Insect Regurgitant Stimulates the Expression of Pieris-Inducible Genes. The expression of three defense-related genes was analyzed in plants that were either challenged with P. rapae larvae for 3 to 5 h (A) or treated with oral regurgitant for 6 h (B). For regurgitant treatment, three 1-mm holes per leaf were made and 1 μL of regurgitant obtained from fourth- or fifth-instar larvae was added to each hole. A control with water alone showed very little induction. LHB1B2 was used as a loading control.

Figure 6.

Comparison of Local and Distal Gene Expression after Insect Feeding. (A) Venn diagram representing the distribution of induced transcripts between damaged (local) and undamaged (distal) leaves.

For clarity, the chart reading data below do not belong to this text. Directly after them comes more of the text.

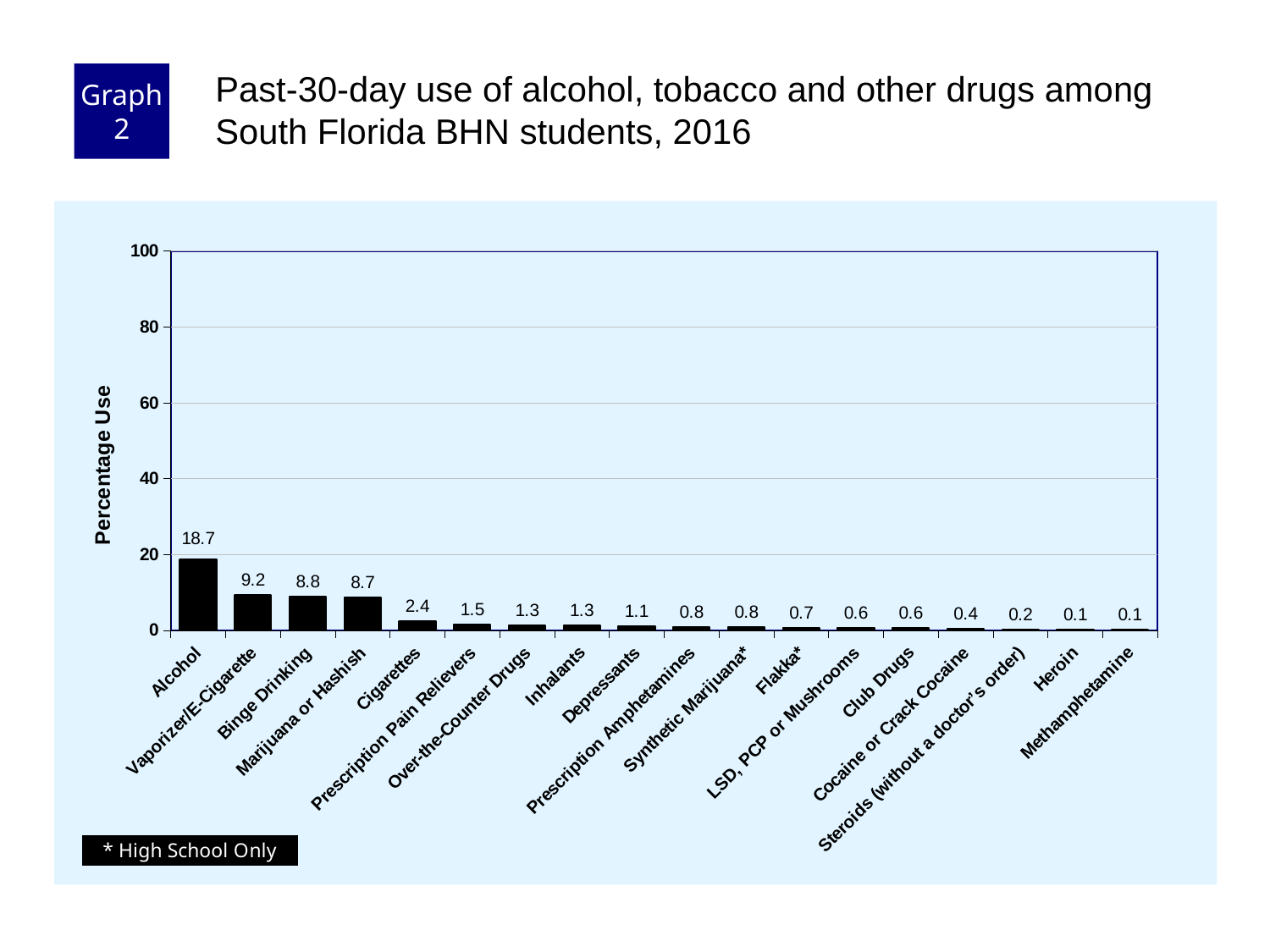
What is the percentage use for Alcohol? 18.7 How many categories are shown on the x axis? 18 What is the percentage use for Cocaine or Crack Cocaine? 0.4 What is the label of the y axis? Percentage Use What kind of chart is shown on the slide? Bar chart What is the difference in percentage use between Alcohol and Vaporizer/E-Cigarette? 9.5 What is the percentage use for Marijuana or Hashish? 8.7 Which has a higher percentage use, Vaporizer/E-Cigarette or Binge Drinking? Vaporizer/E-Cigarette Which category has the highest percentage use? Alcohol What is the percentage use for Cigarettes? 2.4 What is the difference in percentage use between Binge Drinking and Cigarettes? 6.4 Is the value for Alcohol greater or less than 20? less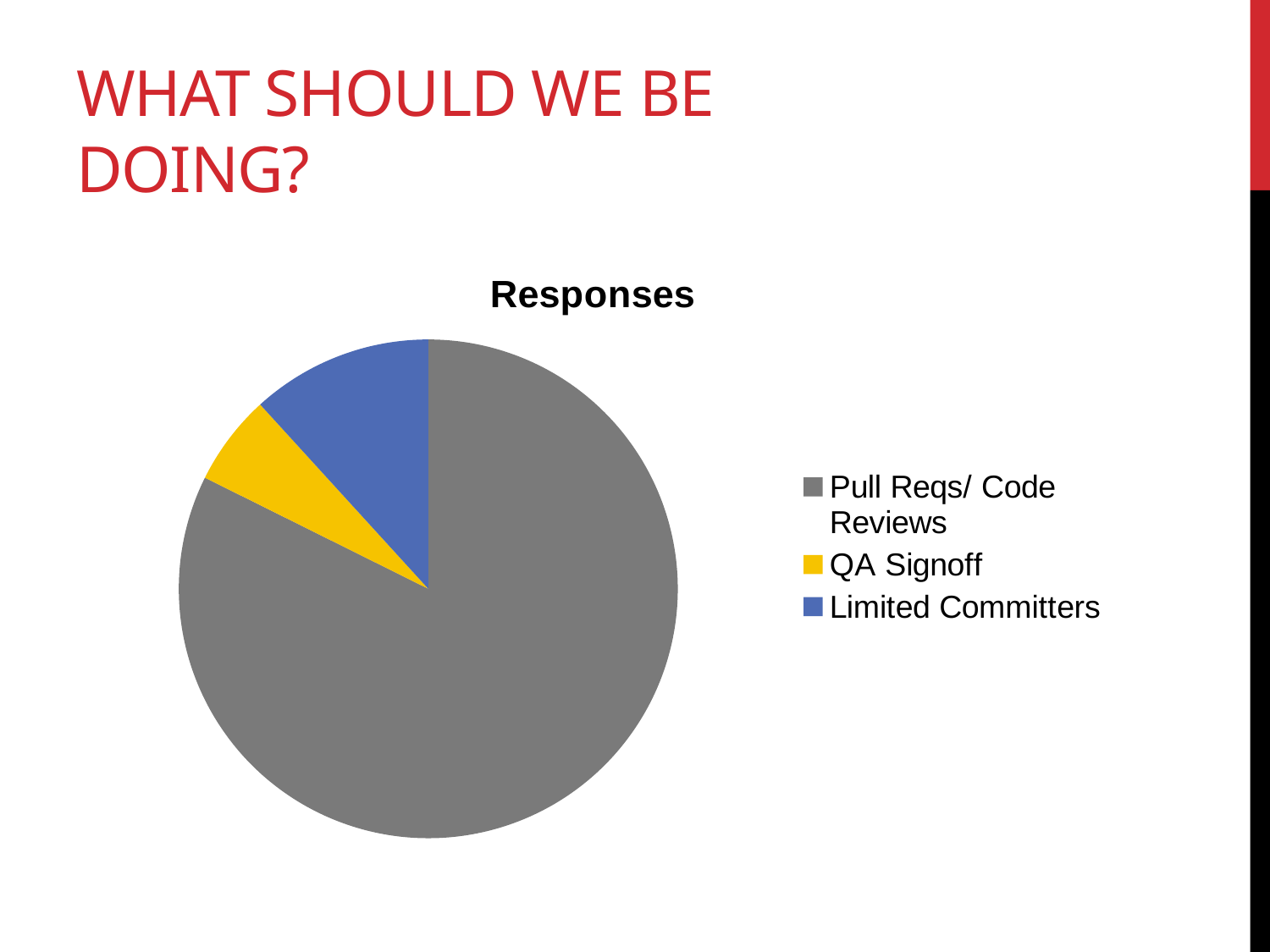
What kind of chart is shown on the slide? pie chart What colour is the slice for QA Signoff? yellow Which slice is larger, Pull Reqs/ Code Reviews or Limited Committers? Pull Reqs/ Code Reviews What is the title of the chart? Responses Which slice is larger, QA Signoff or Limited Committers? Limited Committers Which category has the largest slice of the pie? Pull Reqs/ Code Reviews How many entries does the legend list? 3 How many categories does the pie chart show? 3 Which category has the smallest slice of the pie? QA Signoff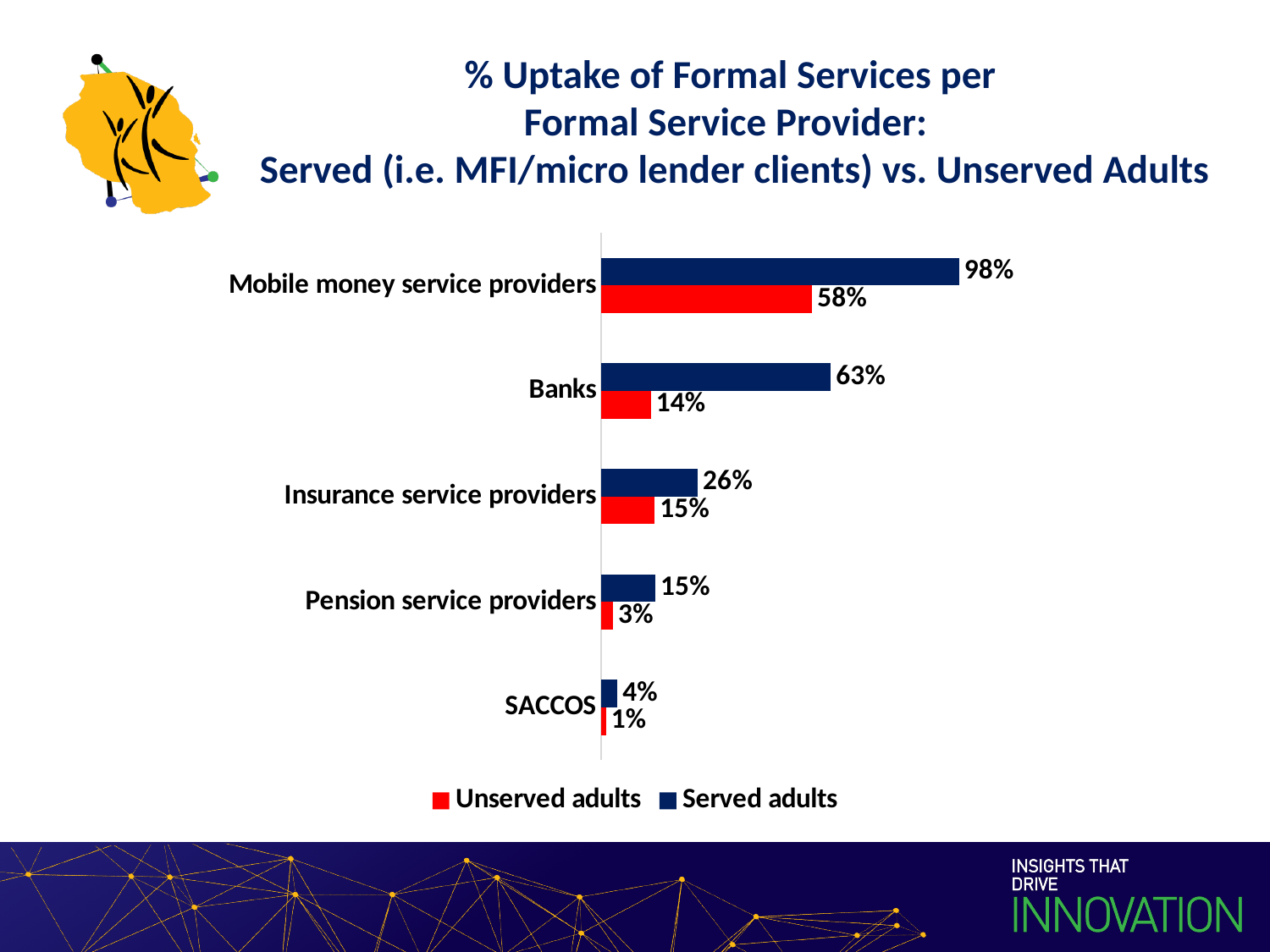
Which category has the highest value for Served adults? Mobile money service providers What is the difference between Served adults and Unserved adults for Mobile money service providers? 40% What is the difference between Served adults and Unserved adults for Banks? 49% How many series does the legend list? 2 What is the value for Unserved adults for Pension service providers? 3% Which colour represents Unserved adults in the chart? Red How many categories are shown on the chart? 5 What is the value for Served adults for Mobile money service providers? 98% What is the value for Unserved adults for Banks? 14% Which is larger for Insurance service providers: Served adults or Unserved adults? Served adults What kind of chart is shown on the slide? Bar chart Which category has the lowest value for Unserved adults? SACCOS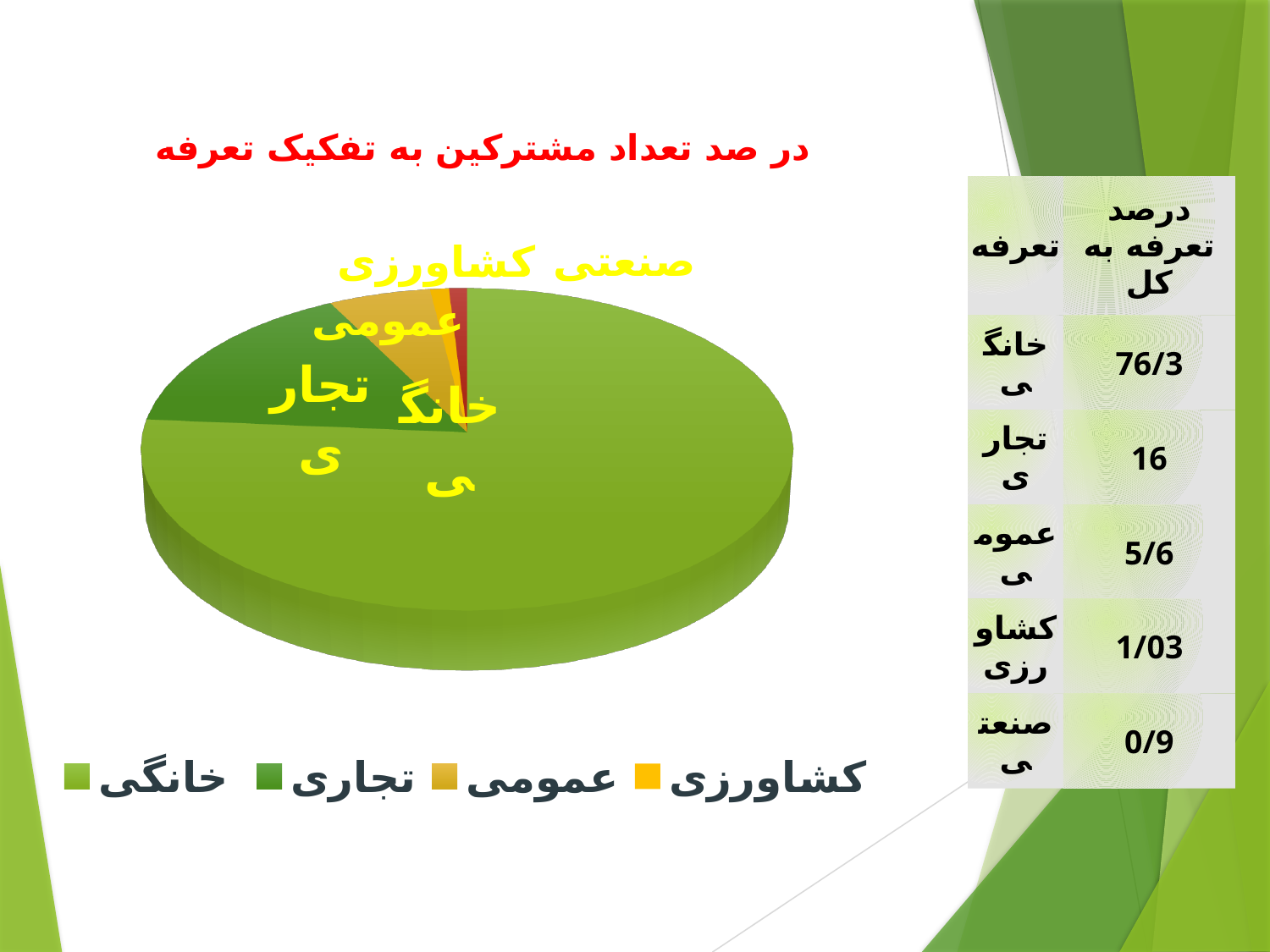
Which tariff category has the smallest share according to the slide? صنعتی Which tariff category has the largest slice of the pie? خانگی Which has the larger share, تجاری or عمومی? تجاری What is the percentage for خانگی shown on the slide? 76/3 What is the percentage for تجاری shown on the slide? 16 What is the percentage for عمومی shown on the slide? 5/6 What is the title of the chart? در صد تعداد مشترکین به تفکیک تعرفه What kind of chart is shown on the slide? pie chart What is the difference between the percentages for خانگی and تجاری? 60/3 How many entries are listed in the legend below the pie chart? 4 How many slices does the pie chart have? 5 What is the percentage for کشاورزی shown on the slide? 1/03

P. rapae larvae were allowed to feed for 3 to 5 h then removed from plants. Plants were left in a growth cabinet under constant illumination for another 24 h until harvesting and microarray analysis. This experiment was repeated three times. (B) Venn diagram representing the distribution of early (3 to 5 h challenge, five independent replicates) and late (3 to 5 h challenge followed by 24 h without larvae, three independent replicates) transcripts. The numbers in the overlapping area indicate the shared number of genes in the comparisons and include genes with an average expression ratio ≥ 2 in one experiment and ≥ 1.5 in the other. Numbers outside the overlapping area represent genes specific for one experiment with an expression ratio ≥ 2 in one experiment and ≤ 1.5 in the other.

Figure 7.

Comparison of Transcript Profiles between a Specialist and a Generalist Herbivore. Relative changes in gene expression were measured after 3 to 5 h challenge with the specialist P. rapae or the generalist S. littoralis. Expression ratios calculated from experiments comparing Pieris-challenged and unchallenged plants (five biologically independent replicates) are plotted against expression ratios from ratios between Spodoptera-challenged and unchallenged plants (five biologically independent replicates). Black dots represent genes that showed no changes in gene expression (see Methods). Blue dots represent genes that were induced by both insects. Magenta dots represent genes only induced by S. littoralis, and green dots represent genes only induced by P. rapae.

Figure 8.

Clustered Display of Genes Responding to Insect Feeding, Mechanical Damage, and MeJA Treatment. Hierarchical clusters of selected genes are shown to illustrate differential induction patterns after insect feeding, mechanical damage, and treatment with MeJA. The experiment with coi1-1 gl1 plants challenged with P. rapae is included to visualize the importance of the jasmonate pathway in response to chewing insects. The clusters in (A) to (G) are discussed in the text. Representative genes of each cluster are displayed here.